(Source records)
----

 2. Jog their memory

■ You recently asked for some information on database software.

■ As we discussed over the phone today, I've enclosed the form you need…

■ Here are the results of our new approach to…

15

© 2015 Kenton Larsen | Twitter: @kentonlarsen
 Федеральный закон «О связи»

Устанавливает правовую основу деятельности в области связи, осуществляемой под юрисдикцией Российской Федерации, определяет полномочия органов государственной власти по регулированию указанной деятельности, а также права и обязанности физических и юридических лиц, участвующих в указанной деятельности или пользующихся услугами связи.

----

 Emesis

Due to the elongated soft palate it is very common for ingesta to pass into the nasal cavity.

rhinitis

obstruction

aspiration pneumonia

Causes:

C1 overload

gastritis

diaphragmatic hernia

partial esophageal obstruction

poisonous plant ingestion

----

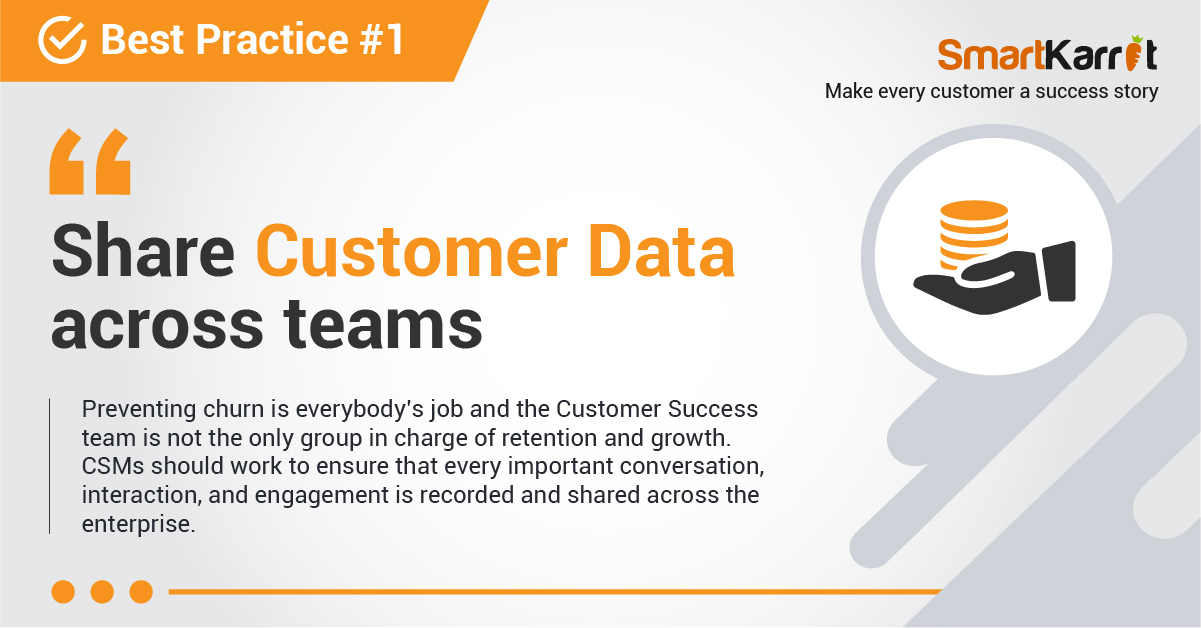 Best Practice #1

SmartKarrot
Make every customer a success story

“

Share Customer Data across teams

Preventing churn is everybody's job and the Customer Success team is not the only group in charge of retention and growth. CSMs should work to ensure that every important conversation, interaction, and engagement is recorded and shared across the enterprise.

----

Exercise details =>
Among the entries above, how many lines include the word "across"? Give the number with no comment.

Solution =>
2